-- Excerpted records follows --

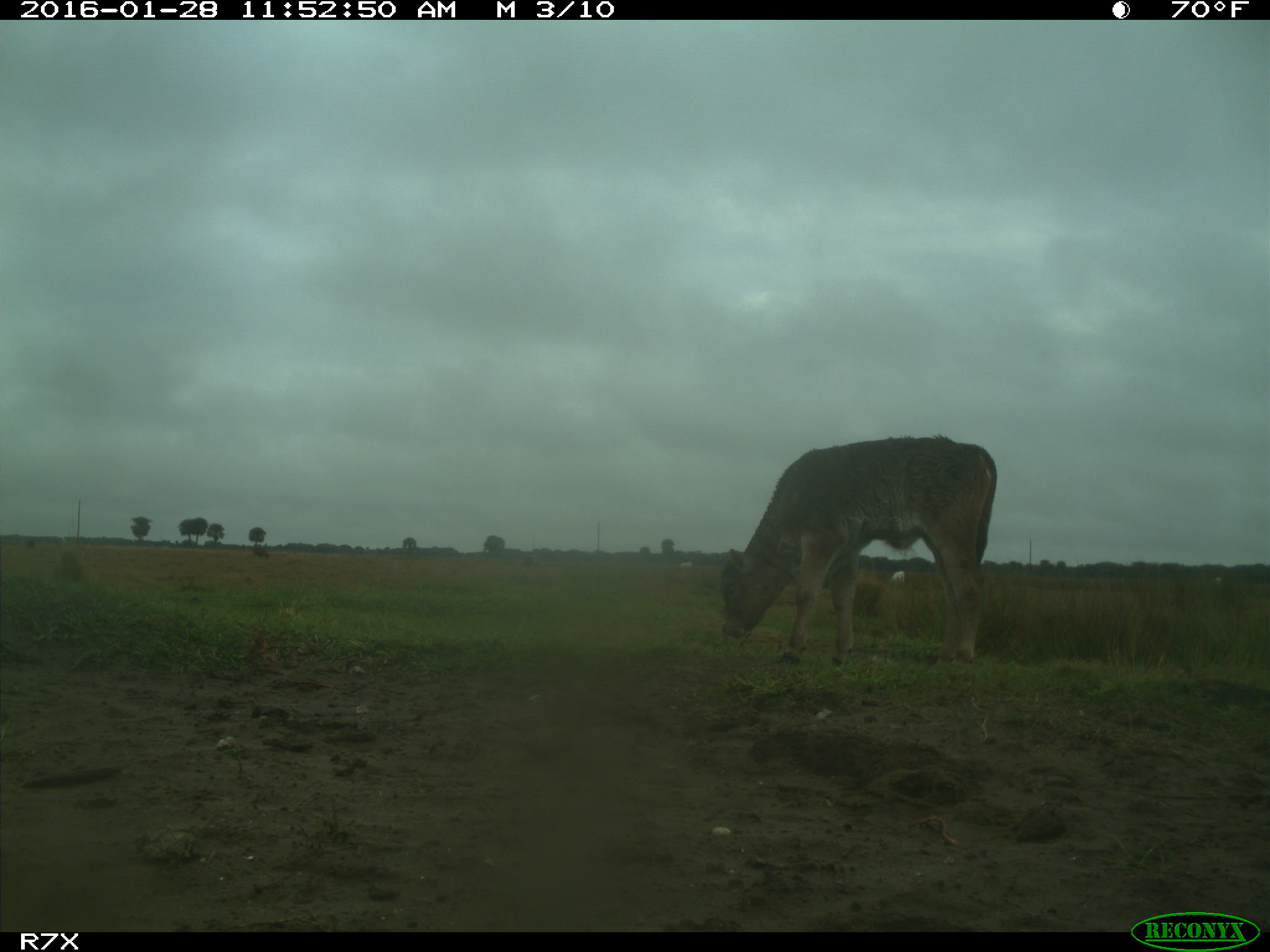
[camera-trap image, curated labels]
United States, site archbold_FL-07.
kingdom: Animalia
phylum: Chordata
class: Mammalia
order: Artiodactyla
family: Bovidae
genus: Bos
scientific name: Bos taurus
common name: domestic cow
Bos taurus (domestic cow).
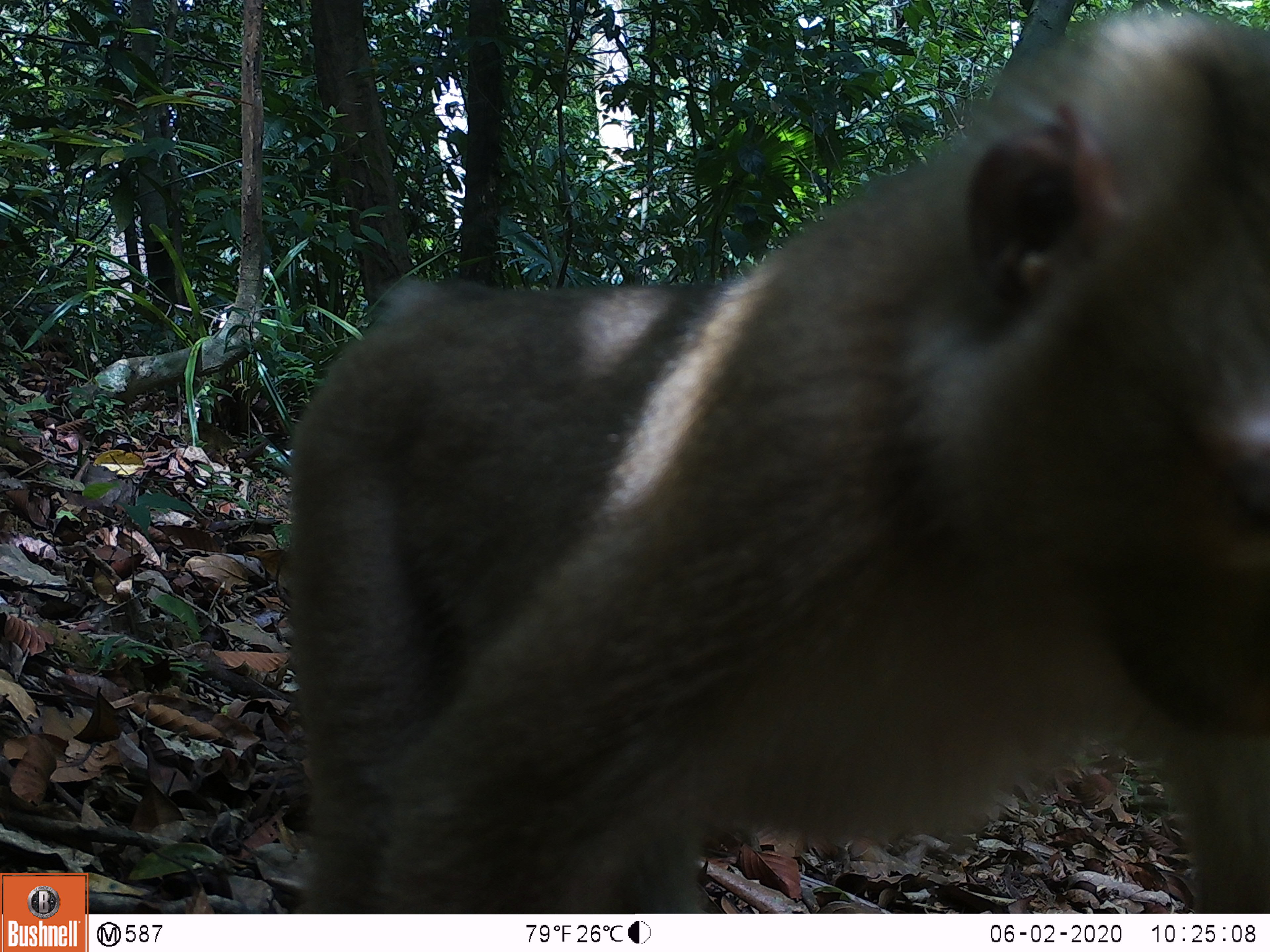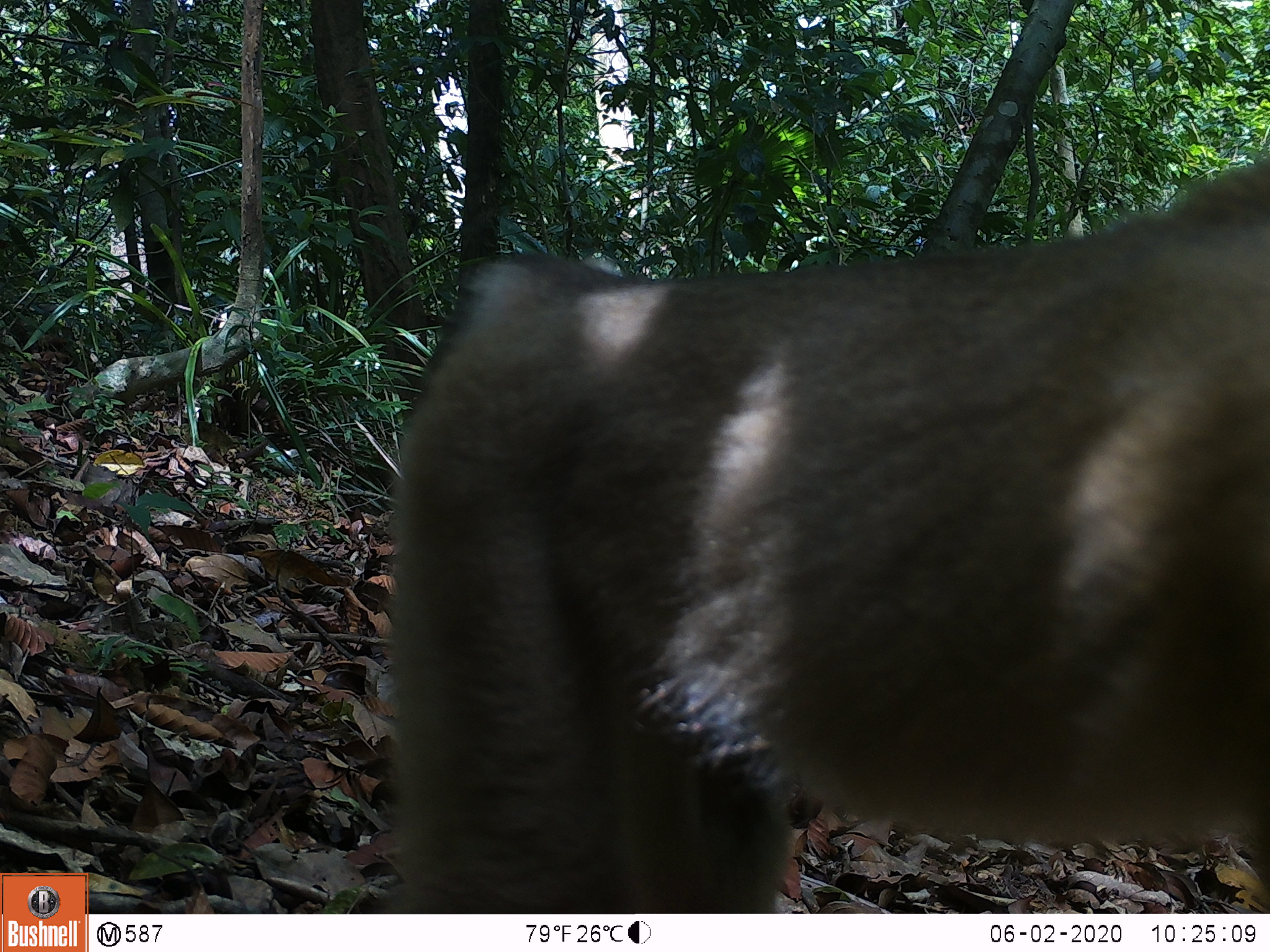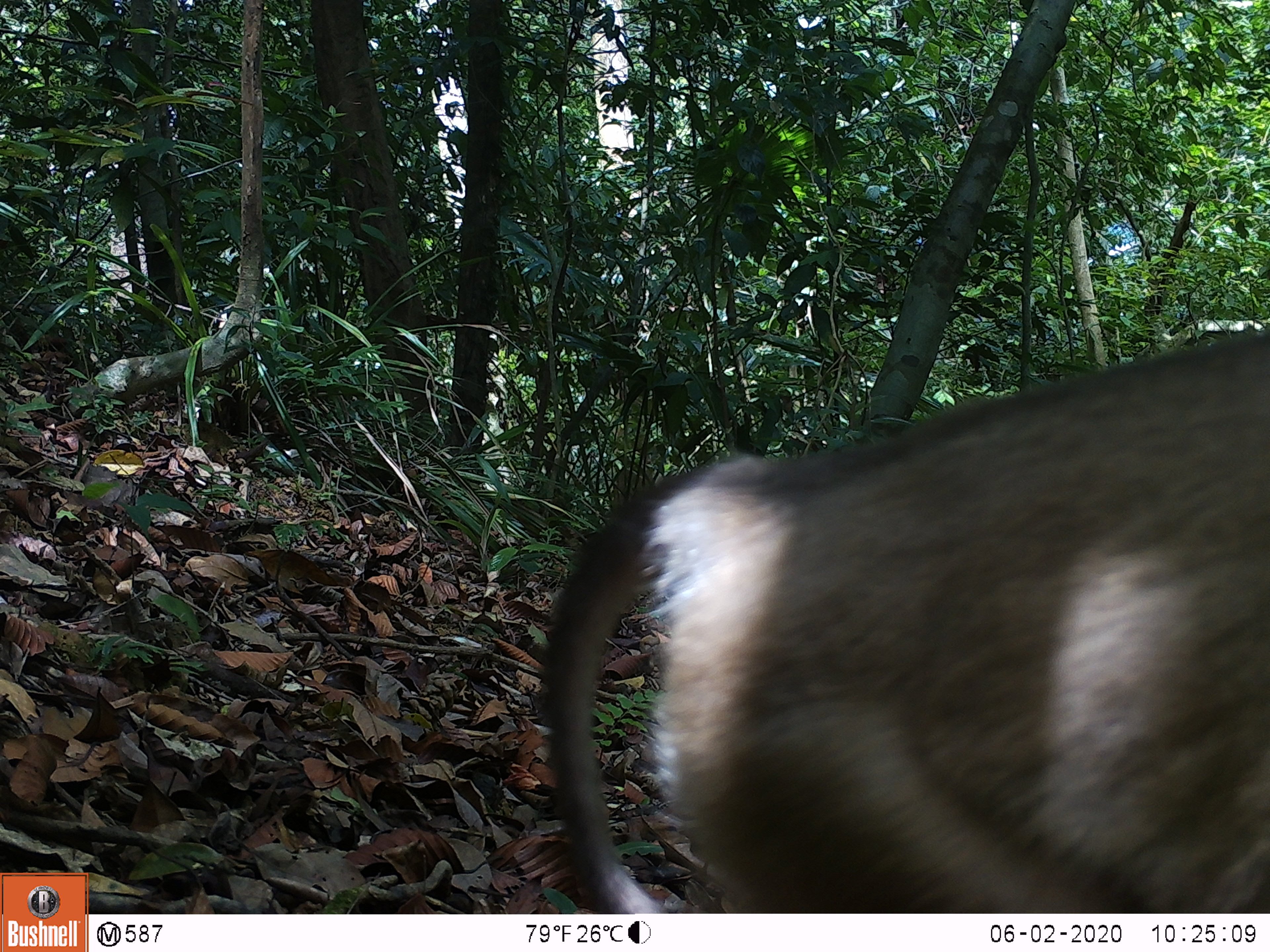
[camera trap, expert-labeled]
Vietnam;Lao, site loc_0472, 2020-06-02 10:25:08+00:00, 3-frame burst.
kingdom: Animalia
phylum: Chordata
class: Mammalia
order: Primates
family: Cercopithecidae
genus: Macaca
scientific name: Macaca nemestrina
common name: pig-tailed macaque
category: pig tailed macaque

-- Excerpted records concluded --

Exercise brief
Repeat the records above exactly, leaving out the pictures.

Exercise result
[camera-trap image, curated labels]
United States, site archbold_FL-07.
kingdom: Animalia
phylum: Chordata
class: Mammalia
order: Artiodactyla
family: Bovidae
genus: Bos
scientific name: Bos taurus
common name: domestic cow
Bos taurus (domestic cow).
[camera trap, expert-labeled]
Vietnam;Lao, site loc_0472, 2020-06-02 10:25:08+00:00, 3-frame burst.
kingdom: Animalia
phylum: Chordata
class: Mammalia
order: Primates
family: Cercopithecidae
genus: Macaca
scientific name: Macaca nemestrina
common name: pig-tailed macaque
category: pig tailed macaque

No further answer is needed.